The 'vibe coding' pitch makes it look like you describe a feeling and an app appears. Karpathy's original framing was half-joking. The productivity data that has emerged since is more sobering than either the boosters or the skeptics predicted.

7 min read2026-04-19By Roland Hentschel
claude codevibe codingai codingengineeringworkflow

Where the term actually came from#

"Vibe coding" was coined by Andrej Karpathy in a tweet on February 2, 2025. The full post is worth reading because it is very different from how the term got used in the twelve months that followed:

"There's a new kind of coding I call 'vibe coding', where you fully give in to the vibes, embrace exponentials, and forget that the code even exists. It's possible because the LLMs (e.g. Cursor Composer w Sonnet) are getting too good. Also I just talk to Composer with SuperWhisper..."

Source: Andrej Karpathy on X, 2 Feb 2025.

Karpathy was describing his personal experience on weekend projects, playfully. Within weeks, the term had been absorbed into a wave of tutorials, YouTube channels, and TikToks built around a stronger claim: that you do not need to understand the code anymore, the AI does it all, you describe what you feel the app should do and ship it.

That stronger claim is the one I want to dismantle here, because the evidence that has arrived since Karpathy's tweet runs against it in interesting ways.

The productivity data that surprised everyone#

In July 2025, METR (the Model Evaluation and Threat Research non-profit) published the first well-designed randomized controlled trial on AI coding tools and experienced developers.
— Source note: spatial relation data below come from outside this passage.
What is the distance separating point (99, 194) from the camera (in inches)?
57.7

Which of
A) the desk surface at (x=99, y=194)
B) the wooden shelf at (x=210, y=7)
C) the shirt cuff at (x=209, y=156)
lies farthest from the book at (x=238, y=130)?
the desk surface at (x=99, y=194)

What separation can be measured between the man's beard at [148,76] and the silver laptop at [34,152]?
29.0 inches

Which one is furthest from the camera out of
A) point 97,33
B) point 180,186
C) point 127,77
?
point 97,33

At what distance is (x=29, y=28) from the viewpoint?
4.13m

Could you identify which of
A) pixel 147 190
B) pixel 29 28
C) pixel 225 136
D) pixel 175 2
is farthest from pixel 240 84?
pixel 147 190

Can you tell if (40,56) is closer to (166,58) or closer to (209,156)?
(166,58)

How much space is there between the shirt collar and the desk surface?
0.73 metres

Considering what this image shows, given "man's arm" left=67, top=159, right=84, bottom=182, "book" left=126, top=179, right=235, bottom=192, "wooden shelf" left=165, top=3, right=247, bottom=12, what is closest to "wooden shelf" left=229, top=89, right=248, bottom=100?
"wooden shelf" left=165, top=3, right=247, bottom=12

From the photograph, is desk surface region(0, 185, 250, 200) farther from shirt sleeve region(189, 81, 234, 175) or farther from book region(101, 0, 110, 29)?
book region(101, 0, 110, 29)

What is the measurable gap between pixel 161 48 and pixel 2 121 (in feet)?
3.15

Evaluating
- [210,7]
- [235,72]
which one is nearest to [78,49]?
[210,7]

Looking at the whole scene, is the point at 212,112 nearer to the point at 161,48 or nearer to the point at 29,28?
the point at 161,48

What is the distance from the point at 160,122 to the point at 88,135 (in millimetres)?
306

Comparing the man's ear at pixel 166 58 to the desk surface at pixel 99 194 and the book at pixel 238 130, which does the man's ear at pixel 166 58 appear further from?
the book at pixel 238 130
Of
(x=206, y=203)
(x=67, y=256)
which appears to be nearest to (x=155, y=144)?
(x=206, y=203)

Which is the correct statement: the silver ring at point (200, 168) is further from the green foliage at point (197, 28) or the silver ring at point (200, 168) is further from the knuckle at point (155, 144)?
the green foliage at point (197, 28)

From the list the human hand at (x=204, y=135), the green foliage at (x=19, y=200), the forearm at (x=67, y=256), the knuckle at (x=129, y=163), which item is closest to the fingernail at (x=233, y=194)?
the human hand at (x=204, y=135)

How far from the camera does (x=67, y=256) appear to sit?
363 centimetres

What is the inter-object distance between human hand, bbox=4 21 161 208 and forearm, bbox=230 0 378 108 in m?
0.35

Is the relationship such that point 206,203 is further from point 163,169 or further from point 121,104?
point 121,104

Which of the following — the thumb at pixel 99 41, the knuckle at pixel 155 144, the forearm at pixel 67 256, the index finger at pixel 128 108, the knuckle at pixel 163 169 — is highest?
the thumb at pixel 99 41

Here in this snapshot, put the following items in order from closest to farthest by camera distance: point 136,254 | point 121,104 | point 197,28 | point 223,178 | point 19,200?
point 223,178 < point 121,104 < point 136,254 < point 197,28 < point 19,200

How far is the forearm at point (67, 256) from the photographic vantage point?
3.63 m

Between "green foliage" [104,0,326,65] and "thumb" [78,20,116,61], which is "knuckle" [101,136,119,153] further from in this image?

The study had 16 experienced open-source developers complete 246 real tasks in mature projects they had worked on for an average of five years. Tools used were Cursor Pro with Claude 3.5/3.7 Sonnet.

The result: developers were 19% slower with AI tools than without. They had predicted they would be 24% faster going in, and estimated after the fact that they were 20% faster. Reality was the opposite. Paper: arXiv 2507.09089; study write-up: metr.org.

This finding is not the whole story. Earlier field experiments on GitHub Copilot (GitHub/MIT/Microsoft/Accenture) found junior developers sped up by roughly 35-39% and senior developers by 8-16%. Paper: MIT Copilot study.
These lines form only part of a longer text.